■ ÉNONCÉ ÉCRIT A ■
Renvoie mot pour mot le passage du texte sur les lumières de décembre qui commence par "Les gens se forcent" et se poursuit jusqu'à "de Noël clignotent.".

C’est décembre et il fait nuit à 16 h. Je marche dans les rues de mon quartier. Les décorations scintillent. Y en a-t-il plus cette année ? Je crois : l’automne fut si triste et brutal, les guirlandes lumineuses sont un geste de résistance individuelle qui donne du pep à la maisonnée, à la rue, au voisinage. Les gens se sont forcés cette année. Des érables sont emmaillotés de lumières, les figures gonflables côtoient les balcons illuminés. C’est un joyeux pied de nez à la morosité.

Les gens se forcent vraiment. Ils ont sorti leur empathie. Klaxonnent, touchés et solidaires, devant les grévistes. Vendredi, François Legault a appelé ces derniers à rentrer au travail, « pour nos enfants ». Elles, ces professionnelles de l’éducation, qui se désâment quotidiennement.

Ce qui, à longueur d’année, est dommageable pour les enfants, c’est plutôt la charge dont on accable le secteur public, la saignée des meilleurs éléments vers le privé, profs comme élèves. C’est le délabrement banalisé de l’école depuis 25 ans, qui est aujourd’hui l’ombre de ce qu’elle devait être, c’est-à-dire un vecteur d’égalité dans notre société. Le système est tout croche, et c’est le personnel des écoles qui fait office de broche. Il lui donne temps, âme et sens.

Donc, il fait noir, les lumières de Noël clignotent.

Sans illusions, mais avec élan, solidarité, nous donnerons du mieux qu’on pourra à la Guignolée, jeudi. Déjà, dans le quartier, les guignoleux sont passés. On se fendra d’un 20 $ de plus si on en a de lousses, en sachant que cette année, des travailleuses qui se décarcassent pour « nos enfants » y auront recours⁠1.

Ça me gruge. Nous habitons une société riche, en paix. Comment se fait-il que nous n’y arrivions pas ? Je ne parle pas que d’argent, mais surtout de sens.

J’ai été très touchée récemment par le courriel de Louis-Jacques, un lecteur. « On s’en va où ? Qu’est-ce que ça va prendre pour que le vent tourne ? » Il me parle de l’état décâlissé de la société, constate un inconfort, une insatisfaction. Alain Souchon chantait : « Foule sentimentale/qui a soif d’idéal ». Louis-Jacques écrit : « Je pense que nous avons le devoir citoyen de rendre la société meilleure. Il est triste de voir qu’elle est devenue de plus en plus centrée sur son nombril, et que les plus haut placés montrent l’exemple que c’est bien de penser à sa petite personne… »

Il faut réinvestir la société. Sortir de nos chambres d’écho, être attentifs aux autres. Prenons notre part de responsabilité sur nos épaules. Ça ne remplace pas les institutions, mais ça met du liant dans nos vies. Mieux : du sens !

Et où le trouver, ce sens ? Partout autour de nous. La semaine dernière, des parents, des grands-parents l’ont trouvé, parfois juste pour le bien de leurs enfants, mais souvent pour signifier qu’il faut que la lutte pour la reconnaissance du travail des enseignantes se fasse.

■ Lignes provenant d'une source de données ■
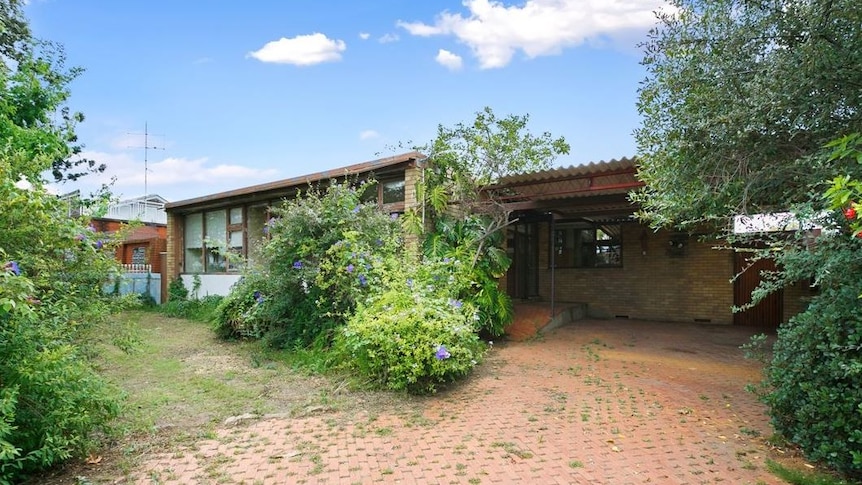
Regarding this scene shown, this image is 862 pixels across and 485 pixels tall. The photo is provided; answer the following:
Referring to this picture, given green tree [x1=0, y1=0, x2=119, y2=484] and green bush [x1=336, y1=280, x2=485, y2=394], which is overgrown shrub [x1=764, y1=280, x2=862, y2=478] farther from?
green tree [x1=0, y1=0, x2=119, y2=484]

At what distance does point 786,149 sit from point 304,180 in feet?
28.6

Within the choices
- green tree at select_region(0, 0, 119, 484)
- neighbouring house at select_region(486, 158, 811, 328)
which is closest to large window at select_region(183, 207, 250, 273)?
neighbouring house at select_region(486, 158, 811, 328)

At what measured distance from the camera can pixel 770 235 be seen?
3846 mm

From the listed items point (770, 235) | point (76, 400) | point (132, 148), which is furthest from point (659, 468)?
point (132, 148)

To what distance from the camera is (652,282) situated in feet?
36.6

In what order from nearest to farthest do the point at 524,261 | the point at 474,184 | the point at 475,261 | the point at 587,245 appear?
1. the point at 475,261
2. the point at 474,184
3. the point at 524,261
4. the point at 587,245

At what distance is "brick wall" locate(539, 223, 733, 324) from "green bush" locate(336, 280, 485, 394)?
267 inches

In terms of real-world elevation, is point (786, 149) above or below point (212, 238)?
above

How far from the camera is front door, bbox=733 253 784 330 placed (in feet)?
33.5

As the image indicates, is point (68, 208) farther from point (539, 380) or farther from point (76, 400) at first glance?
point (539, 380)

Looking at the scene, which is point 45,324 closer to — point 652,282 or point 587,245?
point 587,245

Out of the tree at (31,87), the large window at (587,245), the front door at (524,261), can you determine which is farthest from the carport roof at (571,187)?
the tree at (31,87)

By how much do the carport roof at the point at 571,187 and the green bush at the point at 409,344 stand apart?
3.10 metres

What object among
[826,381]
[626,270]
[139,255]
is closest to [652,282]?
[626,270]
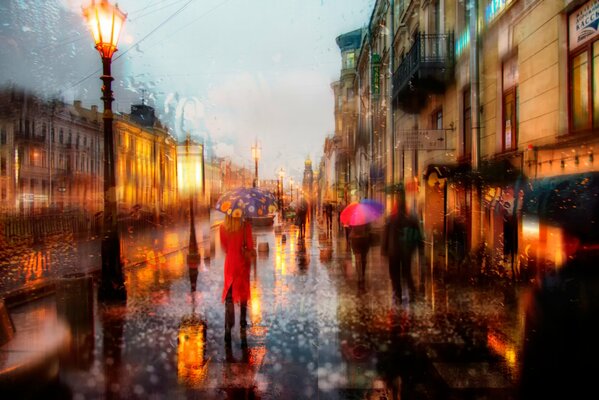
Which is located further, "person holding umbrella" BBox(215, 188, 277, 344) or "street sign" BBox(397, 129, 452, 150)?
"street sign" BBox(397, 129, 452, 150)

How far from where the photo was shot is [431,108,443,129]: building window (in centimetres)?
1823

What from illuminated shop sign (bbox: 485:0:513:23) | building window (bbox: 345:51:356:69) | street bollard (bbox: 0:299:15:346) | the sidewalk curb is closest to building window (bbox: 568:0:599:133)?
illuminated shop sign (bbox: 485:0:513:23)

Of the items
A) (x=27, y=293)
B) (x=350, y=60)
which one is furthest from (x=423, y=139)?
(x=350, y=60)

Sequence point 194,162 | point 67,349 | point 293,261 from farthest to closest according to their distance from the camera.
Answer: point 194,162, point 293,261, point 67,349

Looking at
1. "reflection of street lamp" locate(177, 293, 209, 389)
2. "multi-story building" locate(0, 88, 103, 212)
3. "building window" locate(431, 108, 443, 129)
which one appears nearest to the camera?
"reflection of street lamp" locate(177, 293, 209, 389)

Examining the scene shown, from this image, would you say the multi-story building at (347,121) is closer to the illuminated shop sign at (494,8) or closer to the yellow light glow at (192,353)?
the illuminated shop sign at (494,8)

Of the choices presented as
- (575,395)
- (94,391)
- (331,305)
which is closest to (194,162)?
(331,305)

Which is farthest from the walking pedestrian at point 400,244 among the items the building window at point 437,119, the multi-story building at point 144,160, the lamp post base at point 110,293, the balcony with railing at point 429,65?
the multi-story building at point 144,160

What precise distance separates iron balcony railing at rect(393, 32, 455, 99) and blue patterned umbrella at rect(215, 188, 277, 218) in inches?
460

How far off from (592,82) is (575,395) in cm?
590

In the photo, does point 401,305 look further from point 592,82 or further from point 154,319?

■ ÉNONCÉ ÉCRIT B ■
Dans les lignes fournies, du début jusqu'à la ligne qui contient "Referring to this" incluse, remplace "green bush" par "small bush" sans rien changer d'autre. Ne donne que ces lignes et omets les images.

■ RÉPONSE ATTENDUE A ■
Les gens se forcent vraiment. Ils ont sorti leur empathie. Klaxonnent, touchés et solidaires, devant les grévistes. Vendredi, François Legault a appelé ces derniers à rentrer au travail, « pour nos enfants ». Elles, ces professionnelles de l’éducation, qui se désâment quotidiennement.

Ce qui, à longueur d’année, est dommageable pour les enfants, c’est plutôt la charge dont on accable le secteur public, la saignée des meilleurs éléments vers le privé, profs comme élèves. C’est le délabrement banalisé de l’école depuis 25 ans, qui est aujourd’hui l’ombre de ce qu’elle devait être, c’est-à-dire un vecteur d’égalité dans notre société. Le système est tout croche, et c’est le personnel des écoles qui fait office de broche. Il lui donne temps, âme et sens.

Donc, il fait noir, les lumières de Noël clignotent.

■ RÉPONSE ATTENDUE B ■
Regarding this scene shown, this image is 862 pixels across and 485 pixels tall. The photo is provided; answer the following:
Referring to this picture, given green tree [x1=0, y1=0, x2=119, y2=484] and small bush [x1=336, y1=280, x2=485, y2=394], which is overgrown shrub [x1=764, y1=280, x2=862, y2=478] farther from?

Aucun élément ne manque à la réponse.